Au lendemain de la fête du travail, un travailleur camerounais a été battu à coups de “Fouet de taureau” dans un magasin arrière du Super marché Sino Mart à Yaoundé, appartement à Yan Min, Jeune chinois de 29 ans. Même si Ombé Boya Lapatience est toujours en vie, la vidéo de la torture fait froid dans le dos. Le Gouvernement a procédé à des arrestations, et l’administration du travail est également en marche, mais l’arbre qui cache la forêt n’est pas à son premier forfait.
Entre maltraitance physique et psychologique parfois à ciel ouvert, et violation répétitif du code du travail, les employés camerounais au service des ressortissant chinois au pays, subissent en silence une forme d’esclavage soutenue par la peur du chômage. Les scènes de tortures inhumaines rendues publiques comme le cas de Ombé Boya, constitue le sommet de l’iceberg, représentent ces gouttes d’eau qui débordent le vase. Même si les auteurs du crime sont camerounais, derrière la main criminelle se trouvent la plupart du temps des ressortissants chinois, patrons des victimes.
La vidéo qui glace le sang
Ce Samedi à Yaoundé, comme plusieurs autres fois ailleurs au Cameroun, un employé camerounais du supermarché Sino Mart au quartier Elig-Edzoa (Yaoundé 1er), appartenant à Yan Min, Jeune chinois de 29 ans, a été torturé au fouet du taureau par son compatriote camerounais, sous les regards d’un autre camerounais, l’interprète Lizina Taraima. D’après des sources, l’homme torturé s’appelle Ombé Boya Arnaud Lapatience, employés de Sino Mart, et son tortionnaire serait un militaire camerounais aux ordres d’un investisseur “envahisseur” étranger. Au regard de la qualité du fouet utilisé (Le Fouet du Taureau), il est clair que la torture des employés est planifié à l’avance.

Sur la vidéo virale sur internet, l’on voit un homme qui serait un militaire camerounais chargé de la sécurité à Sino Mart, infliger des coups de « Fouet de taureau » (Fouet utilisé sur des esclaves lors de la traite négrière) , à cet employé de la structure. À la suite de cet acte d’une barbarie antique, le patron de la structure en le personne de Yan Min a été interpellé par les autorités, ainsi que son interprète qui était présent et supervisait la torture de Ombé Boya,
Quand l’investisseur Tortionnaire se croit tout permis
Dans son traditionnel élan de « Oui, je suis présent » le ministre Grégoire Owona a publié un communiqué dénonçant l’acte de torture, dans lequel il annonce une enquête afin d’établir les responsabilités. Le ministre du Travail et de la Sécurité Sociale à également invité les employeurs à respecter le code du travail. Un communiqué pour marquer sa présence, ignorant les autres cas de flagrant délit de torture des travailleurs camerounais au service des entreprises chinoise, dont les suites n’ont jamais été connues.
À Douala, l’un des cas moins agressifs, mais contraire à la protection du travailleur, a été raconté à la rédaction de Cameroon Press, par une employée d’un supermarché appartenant aux chinois. “Le jour de la fête du Travail, nous travaillons comme si la fête du Travail n’existait pas au Cameroun, et aussi, lorsque tu es par exemple à la caisse, tu te retrouves en train de faire le ménage comme agent d’entretien. Et, pour qu’on te paye, c’est la guerre ! Le salaire qu’on t’a promis, c’est le contraire qu’on te donne”, a témoigné sous anonymat au micro de Cameroon Press, une employée d’un supermarché marché détenu par un chinois à Douala, Bonamoussadi, qui représente par estimation, plusieurs centaines de millions de francs cfa d’investissement.

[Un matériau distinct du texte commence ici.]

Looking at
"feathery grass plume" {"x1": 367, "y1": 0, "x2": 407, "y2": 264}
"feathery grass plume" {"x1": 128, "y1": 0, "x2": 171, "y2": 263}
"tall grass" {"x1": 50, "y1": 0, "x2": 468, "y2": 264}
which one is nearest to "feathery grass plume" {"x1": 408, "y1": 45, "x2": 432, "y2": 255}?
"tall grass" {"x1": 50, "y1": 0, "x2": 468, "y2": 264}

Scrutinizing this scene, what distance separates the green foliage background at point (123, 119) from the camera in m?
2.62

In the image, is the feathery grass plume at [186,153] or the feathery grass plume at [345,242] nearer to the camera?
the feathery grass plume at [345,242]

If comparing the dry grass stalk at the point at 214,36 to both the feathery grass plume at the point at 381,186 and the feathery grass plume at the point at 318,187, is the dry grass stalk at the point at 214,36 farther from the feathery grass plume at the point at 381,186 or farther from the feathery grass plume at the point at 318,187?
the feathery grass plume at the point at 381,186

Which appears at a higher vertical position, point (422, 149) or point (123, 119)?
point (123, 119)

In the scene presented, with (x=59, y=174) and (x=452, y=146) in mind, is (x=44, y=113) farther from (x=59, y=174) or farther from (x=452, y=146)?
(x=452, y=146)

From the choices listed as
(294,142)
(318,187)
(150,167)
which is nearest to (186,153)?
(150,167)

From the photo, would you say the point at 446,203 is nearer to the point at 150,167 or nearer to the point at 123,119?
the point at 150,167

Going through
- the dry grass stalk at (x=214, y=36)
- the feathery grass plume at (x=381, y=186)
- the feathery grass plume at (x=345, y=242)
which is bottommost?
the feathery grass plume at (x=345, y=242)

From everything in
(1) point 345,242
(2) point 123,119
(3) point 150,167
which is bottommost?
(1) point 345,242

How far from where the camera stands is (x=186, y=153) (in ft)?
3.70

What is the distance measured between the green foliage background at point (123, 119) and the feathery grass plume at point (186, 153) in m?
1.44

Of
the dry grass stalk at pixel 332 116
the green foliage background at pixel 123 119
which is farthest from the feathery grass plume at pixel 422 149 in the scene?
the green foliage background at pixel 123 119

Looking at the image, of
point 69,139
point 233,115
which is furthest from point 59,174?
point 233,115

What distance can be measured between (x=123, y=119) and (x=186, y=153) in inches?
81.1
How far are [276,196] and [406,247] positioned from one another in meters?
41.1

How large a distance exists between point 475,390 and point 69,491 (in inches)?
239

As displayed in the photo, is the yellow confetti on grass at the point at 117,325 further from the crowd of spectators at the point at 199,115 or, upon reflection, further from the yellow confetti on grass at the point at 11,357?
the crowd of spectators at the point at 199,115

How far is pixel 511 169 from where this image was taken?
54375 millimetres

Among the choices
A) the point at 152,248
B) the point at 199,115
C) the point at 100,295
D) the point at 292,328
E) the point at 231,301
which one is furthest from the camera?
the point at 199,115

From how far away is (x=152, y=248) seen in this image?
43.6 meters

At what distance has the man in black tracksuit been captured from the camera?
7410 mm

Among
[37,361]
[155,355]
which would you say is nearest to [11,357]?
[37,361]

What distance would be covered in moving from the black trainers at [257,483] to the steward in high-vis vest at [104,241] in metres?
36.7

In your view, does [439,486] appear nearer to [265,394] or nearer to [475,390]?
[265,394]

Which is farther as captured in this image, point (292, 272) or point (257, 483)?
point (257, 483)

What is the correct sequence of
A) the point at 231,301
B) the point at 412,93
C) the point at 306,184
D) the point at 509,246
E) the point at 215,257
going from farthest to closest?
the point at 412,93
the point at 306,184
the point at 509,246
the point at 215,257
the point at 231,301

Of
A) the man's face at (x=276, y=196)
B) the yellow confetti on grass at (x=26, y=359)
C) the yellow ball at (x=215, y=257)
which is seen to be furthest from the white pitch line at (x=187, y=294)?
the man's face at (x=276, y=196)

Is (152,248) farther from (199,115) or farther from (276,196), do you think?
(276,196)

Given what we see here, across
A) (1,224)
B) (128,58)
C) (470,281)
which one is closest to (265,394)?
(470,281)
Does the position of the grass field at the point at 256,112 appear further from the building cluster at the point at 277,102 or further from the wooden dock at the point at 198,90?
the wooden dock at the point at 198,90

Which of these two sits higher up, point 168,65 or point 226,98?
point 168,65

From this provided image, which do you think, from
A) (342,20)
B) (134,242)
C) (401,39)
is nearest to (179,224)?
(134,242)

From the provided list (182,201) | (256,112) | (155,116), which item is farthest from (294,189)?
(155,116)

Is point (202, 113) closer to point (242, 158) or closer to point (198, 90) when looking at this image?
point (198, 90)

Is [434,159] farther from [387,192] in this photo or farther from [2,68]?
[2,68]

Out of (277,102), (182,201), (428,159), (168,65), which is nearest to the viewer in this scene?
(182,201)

En 2021 en plein cœur d’Akwa au lieu-dit Douala Bar, le non-respect des règles de construction d’un immeuble R+4 par un Chinois, avait fait plusieurs blessés graves. En effet, alors que la réglementation exige un échafaudage plus solide, des ouvriers engagés pour le coulage d’une dalle en hauteur de plus de 15 m s’étaient retrouvés sous les décombres après la chute d’un échafaudage artisanal mal arrimé. Par la suite, la construction de l’immeuble a repris avec les mêmes procédés, sans suite eu égard au drame. Des incendies précèdent la plupart des fois, des immeubles appartenant au chinois à Akwa à Douala. Une situation qui induit un soupçon de mains criminel derrière ces incendies.
Premier pays partenaire bilatéral économique et commercial du Cameroun, avec une présence massive dans les infrastructures, l’électroménager, et l’agro-alimentaire, la Chine est représentée à travers des centenaire d’entreprise et commerces, avec une communauté grandissante estimée à plus 5000 chisois en 2018.